In a recently published paper, I found that when people work in groups with others who share their initials, those groups perform better than groups whose members’ initials are all different. (Perhaps we can say that the paper itself is also a testament to the name-letter effect: the study was a collaboration among myself, Monique Pollmann
of Tilburg University, and Andrew Poehlman
of Southern Methodist University.)
In our study, we first looked at undergraduates assigned to four-person teams for a group project in a course on organizational behavior. Based on surveys the group members completed, we found that the higher the proportion of group members who shared initials, the higher groups scored on measures of performance, collective efficacy (members’ perceptions of how successful the group was at collaborating), and adaptive conflict (members’ ability to get along and resolve conflict if it arose).
In the second study, instead of studying randomly formed groups, we intentionally designed the groups so that half the teams would have exactly two members who shared a first initial (out of a total of 4 to 6 students on the team). For the other half of the groups, all team members had different first initials. We assigned each group to complete a “murder mystery” exercise in which members of the group are given different information and they must piece together their clues to identify the culprit. A full 70 percent of the teams whose members shared an initial—but only 41 percent of groups whose members did not—correctly solved the mystery. The results confirm the potent influence that sharing initials among members can have on group outcomes.

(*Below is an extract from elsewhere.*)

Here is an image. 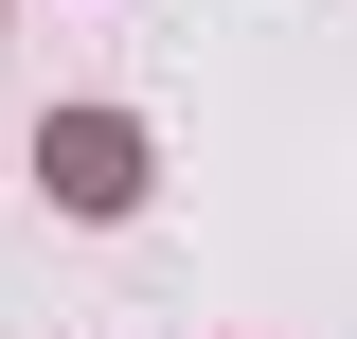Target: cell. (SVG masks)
I'll return each instance as SVG.
<instances>
[{"instance_id": "obj_1", "label": "cell", "mask_w": 357, "mask_h": 339, "mask_svg": "<svg viewBox=\"0 0 357 339\" xmlns=\"http://www.w3.org/2000/svg\"><path fill=\"white\" fill-rule=\"evenodd\" d=\"M54 197H72V214H126V197H143V126L72 107V126H54Z\"/></svg>"}]
</instances>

As intriguing as this finding is, we believe more research on the name-letter effect is warranted, including investigating how this effect operates. We also feel it’s important for managers to be aware of the name-letter effect on group dynamics. Of course, it is not always possible to arrange for people with similar names to work together, but in cases where it is possible, or where there is some degree of randomness in how the teams are formed, then we think managers would be wise to place employees who share initials on teams together.